[Start of section]
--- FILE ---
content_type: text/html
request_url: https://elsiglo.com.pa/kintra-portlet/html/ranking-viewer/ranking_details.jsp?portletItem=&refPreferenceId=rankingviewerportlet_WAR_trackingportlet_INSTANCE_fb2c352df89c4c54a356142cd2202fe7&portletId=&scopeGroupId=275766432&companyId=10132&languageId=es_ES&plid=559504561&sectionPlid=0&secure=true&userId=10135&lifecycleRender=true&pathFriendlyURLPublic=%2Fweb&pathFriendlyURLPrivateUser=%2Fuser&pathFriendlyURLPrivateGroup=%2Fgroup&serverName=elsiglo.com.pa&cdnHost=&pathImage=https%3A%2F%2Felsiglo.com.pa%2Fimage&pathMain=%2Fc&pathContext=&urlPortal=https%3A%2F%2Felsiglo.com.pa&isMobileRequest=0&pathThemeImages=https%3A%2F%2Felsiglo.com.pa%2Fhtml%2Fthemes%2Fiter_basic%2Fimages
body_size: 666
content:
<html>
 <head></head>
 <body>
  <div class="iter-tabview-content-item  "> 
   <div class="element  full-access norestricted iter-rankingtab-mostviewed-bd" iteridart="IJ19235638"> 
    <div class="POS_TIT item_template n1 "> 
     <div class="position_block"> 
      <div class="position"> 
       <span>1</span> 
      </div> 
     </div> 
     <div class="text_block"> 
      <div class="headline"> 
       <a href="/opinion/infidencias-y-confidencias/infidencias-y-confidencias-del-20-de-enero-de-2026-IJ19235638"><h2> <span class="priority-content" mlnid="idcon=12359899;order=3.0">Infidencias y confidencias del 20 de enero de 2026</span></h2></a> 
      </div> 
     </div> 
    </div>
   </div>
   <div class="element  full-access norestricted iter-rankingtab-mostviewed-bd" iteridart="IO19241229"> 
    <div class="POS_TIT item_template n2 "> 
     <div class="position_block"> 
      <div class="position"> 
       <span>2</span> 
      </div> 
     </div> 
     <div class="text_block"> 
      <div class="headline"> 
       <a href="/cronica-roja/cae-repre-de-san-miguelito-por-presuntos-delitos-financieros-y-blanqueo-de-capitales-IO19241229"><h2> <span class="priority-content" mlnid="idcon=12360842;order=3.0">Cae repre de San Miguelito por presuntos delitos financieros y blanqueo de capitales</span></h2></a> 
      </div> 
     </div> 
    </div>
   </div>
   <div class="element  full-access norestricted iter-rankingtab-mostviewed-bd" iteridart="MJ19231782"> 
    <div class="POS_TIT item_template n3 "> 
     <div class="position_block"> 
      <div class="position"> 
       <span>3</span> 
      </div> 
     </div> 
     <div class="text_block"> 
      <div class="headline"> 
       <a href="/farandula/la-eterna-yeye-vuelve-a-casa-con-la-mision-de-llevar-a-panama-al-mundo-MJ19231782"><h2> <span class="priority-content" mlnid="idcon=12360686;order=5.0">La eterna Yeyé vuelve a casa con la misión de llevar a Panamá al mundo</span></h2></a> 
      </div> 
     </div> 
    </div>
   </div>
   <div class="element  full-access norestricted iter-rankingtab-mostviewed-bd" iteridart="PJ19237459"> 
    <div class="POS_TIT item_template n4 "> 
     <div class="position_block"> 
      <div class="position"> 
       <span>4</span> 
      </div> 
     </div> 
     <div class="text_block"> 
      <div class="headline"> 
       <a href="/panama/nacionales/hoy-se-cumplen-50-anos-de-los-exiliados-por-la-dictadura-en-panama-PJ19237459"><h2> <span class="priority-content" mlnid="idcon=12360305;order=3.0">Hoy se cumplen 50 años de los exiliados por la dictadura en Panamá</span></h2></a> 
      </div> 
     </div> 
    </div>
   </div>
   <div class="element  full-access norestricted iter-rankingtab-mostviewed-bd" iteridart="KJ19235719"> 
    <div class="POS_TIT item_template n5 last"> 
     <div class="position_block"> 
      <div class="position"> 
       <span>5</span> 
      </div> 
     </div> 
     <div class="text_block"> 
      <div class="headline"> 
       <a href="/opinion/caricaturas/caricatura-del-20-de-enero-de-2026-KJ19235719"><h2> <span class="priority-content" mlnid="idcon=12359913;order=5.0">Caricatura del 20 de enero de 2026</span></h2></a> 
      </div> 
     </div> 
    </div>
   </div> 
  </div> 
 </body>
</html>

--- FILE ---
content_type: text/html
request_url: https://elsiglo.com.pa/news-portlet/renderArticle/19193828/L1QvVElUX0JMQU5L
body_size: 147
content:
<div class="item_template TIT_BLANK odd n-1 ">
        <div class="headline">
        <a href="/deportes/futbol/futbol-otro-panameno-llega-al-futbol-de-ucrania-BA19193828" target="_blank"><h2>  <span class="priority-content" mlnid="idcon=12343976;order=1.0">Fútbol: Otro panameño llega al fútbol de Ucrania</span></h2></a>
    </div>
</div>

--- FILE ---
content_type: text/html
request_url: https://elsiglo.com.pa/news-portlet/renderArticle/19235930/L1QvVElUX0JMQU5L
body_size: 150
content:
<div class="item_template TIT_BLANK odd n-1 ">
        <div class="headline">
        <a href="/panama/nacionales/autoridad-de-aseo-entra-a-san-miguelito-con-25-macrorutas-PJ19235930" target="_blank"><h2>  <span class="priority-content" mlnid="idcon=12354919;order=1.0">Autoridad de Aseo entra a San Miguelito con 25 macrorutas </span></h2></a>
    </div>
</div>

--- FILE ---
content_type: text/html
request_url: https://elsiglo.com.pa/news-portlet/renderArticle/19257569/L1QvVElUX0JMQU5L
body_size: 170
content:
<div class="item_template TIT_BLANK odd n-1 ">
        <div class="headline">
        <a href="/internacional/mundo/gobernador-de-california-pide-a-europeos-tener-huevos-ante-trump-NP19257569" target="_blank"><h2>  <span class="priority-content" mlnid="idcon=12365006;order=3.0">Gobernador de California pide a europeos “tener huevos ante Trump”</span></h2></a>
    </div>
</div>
[End of section]
- _DIRECTIONS_:
Using the records above, filter out every line that lacks the string "Miguelito" and copy the rest.

- _WRITTEN ANSWER_:
       <a href="/cronica-roja/cae-repre-de-san-miguelito-por-presuntos-delitos-financieros-y-blanqueo-de-capitales-IO19241229"><h2> <span class="priority-content" mlnid="idcon=12360842;order=3.0">Cae repre de San Miguelito por presuntos delitos financieros y blanqueo de capitales</span></h2></a> 
        <a href="/panama/nacionales/autoridad-de-aseo-entra-a-san-miguelito-con-25-macrorutas-PJ19235930" target="_blank"><h2>  <span class="priority-content" mlnid="idcon=12354919;order=1.0">Autoridad de Aseo entra a San Miguelito con 25 macrorutas </span></h2></a>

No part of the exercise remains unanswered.